Perhaps the greatest contribution of the work is offering empathy. 

“This summer, I got a phone call from a student I had in 1999,” she says. “He tracked me down and said he got married, had a daughter, and wanted to connect just to say, ‘You helped me so much and I’ll never forget.’ These kids are becoming nurses, doctors, and active participants in this society and do well. You look back and they were struggling when they came. I love it. It gives me a sense of accomplishment and pride.” 

Alexander MacLeod is helping a new generation of writers find their voices. Photo: Bruce Murray

‘THE BEST IS YET TO COME’ 
Award-winning writer and Saint Mary’s University professor Alexander MacLeod works with a young and ever-diverse crop of writers to help them find their voices. 

In one of his literature classes, he sometimes teaches his students Hugh MacLennan’s Barometer Rising, a 1941 novel about the catastrophic 1917 Halifax explosion that some credit as the start of Canadian literature. 

“They don’t recognize that city,” the Dartmouth-based writer says. “They recognize the spaces that the characters are walking — Citadel Hill and the waterfront and all that — but the books that represent their Halifax are much more diverse, much more complicated.
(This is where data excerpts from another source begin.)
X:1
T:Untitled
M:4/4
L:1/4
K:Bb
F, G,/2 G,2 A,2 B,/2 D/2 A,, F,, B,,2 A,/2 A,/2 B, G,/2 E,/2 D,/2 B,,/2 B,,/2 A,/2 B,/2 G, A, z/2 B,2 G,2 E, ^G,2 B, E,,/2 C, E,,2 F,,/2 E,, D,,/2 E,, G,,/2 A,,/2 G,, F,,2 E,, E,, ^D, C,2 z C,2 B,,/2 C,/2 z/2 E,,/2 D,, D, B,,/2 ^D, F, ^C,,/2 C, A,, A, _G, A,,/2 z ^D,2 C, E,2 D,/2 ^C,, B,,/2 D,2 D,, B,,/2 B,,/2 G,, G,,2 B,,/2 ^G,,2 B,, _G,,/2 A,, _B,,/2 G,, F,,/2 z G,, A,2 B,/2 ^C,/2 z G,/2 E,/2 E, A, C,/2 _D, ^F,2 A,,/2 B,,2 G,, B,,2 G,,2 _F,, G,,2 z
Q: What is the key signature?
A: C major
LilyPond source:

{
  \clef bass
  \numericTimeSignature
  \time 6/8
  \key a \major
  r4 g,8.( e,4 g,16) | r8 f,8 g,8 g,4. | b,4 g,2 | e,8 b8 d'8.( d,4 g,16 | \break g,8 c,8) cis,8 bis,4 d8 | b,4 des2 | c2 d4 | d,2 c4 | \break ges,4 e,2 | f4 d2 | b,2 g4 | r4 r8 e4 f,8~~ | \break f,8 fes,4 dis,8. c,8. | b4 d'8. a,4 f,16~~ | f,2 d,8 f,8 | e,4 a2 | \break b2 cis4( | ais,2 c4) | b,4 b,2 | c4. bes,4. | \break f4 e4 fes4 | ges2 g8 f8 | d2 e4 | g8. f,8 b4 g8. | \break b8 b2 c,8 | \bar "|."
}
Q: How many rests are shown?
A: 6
They understand that Halifax has a very complex, contradictory history and you have to be able to see all of that at once in order to represent it.” 

These more complex stories are emerging. “At this moment, right now, Halifax’s literature is the most diverse it has ever been. It still has a lot of work to do,” he says. “The best is yet to come.” 
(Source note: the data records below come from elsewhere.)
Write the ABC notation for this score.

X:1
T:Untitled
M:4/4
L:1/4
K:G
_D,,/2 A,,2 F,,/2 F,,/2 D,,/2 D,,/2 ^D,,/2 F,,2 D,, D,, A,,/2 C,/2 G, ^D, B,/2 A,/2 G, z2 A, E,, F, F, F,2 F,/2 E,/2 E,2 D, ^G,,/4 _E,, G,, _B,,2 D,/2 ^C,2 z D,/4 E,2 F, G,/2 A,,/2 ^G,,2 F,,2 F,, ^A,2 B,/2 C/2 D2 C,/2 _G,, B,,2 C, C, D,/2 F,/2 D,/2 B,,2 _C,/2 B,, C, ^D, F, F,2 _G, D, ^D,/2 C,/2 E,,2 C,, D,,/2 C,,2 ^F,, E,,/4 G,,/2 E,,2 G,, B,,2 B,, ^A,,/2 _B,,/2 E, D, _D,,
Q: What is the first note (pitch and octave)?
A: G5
As the son of acclaimed Cape Breton writer Alistair MacLeod, he’s used to being around literary talent, and counts himself lucky to work with many emerging writers. 
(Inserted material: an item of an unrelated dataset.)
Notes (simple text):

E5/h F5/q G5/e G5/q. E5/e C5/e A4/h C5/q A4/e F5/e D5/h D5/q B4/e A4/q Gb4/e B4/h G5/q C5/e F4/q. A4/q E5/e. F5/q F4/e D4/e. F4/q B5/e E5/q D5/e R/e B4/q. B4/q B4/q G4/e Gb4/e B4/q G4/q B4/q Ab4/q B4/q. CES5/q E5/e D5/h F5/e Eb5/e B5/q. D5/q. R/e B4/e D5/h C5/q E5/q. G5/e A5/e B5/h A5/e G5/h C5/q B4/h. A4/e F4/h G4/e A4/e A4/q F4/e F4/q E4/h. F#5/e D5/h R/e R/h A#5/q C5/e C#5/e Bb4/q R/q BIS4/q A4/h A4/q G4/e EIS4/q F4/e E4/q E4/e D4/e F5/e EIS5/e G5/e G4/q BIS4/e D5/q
“Some of them are young, in their early 20s, so they are finding their voice in creative-writing workshops,” he says. “It’s very exciting when you’re reading a new story for the first time. The rest of the world doesn’t know that this voice is there yet. But you’re seeing it and you’re like, ‘Woah, when this hits, it’s going to really matter.” 

In his own creative work, MacLeod isn’t afraid to set his short stories explicitly in Halifax or Dartmouth and “then send them out into the world and see what happens.” 

One of his short stories, “Once Removed,” ran in the New Yorker this year, and many other publishers have bought his work, translating it into many different languages. 

“All of these people might not have been to Dartmouth or maybe even Nova Scotia, but they recognize, I hope, certain primal currents that everybody recognizes,” he says. “I try not to fake it. That’s what I tell my students. Try to be as honest with the forces that are important in your life. You can’t help but be shaped by the forces that are flowing through this place.” 

When the writing isn’t honest, readers know. 

“It kind of goes back to, whatever revolution you think is started with the Trailer Park Boys or with George Elliot Clark or with Rita Joe, (with each depicting) examples of people from very different ideas to the cliché of Atlantic Canada,” he says. “The Atlantic Canadian comedy, the African Nova Scotian and Indigenous voice are all very different in 2022 than they were in 1982. I just think there’s amazing work going on in every corner.”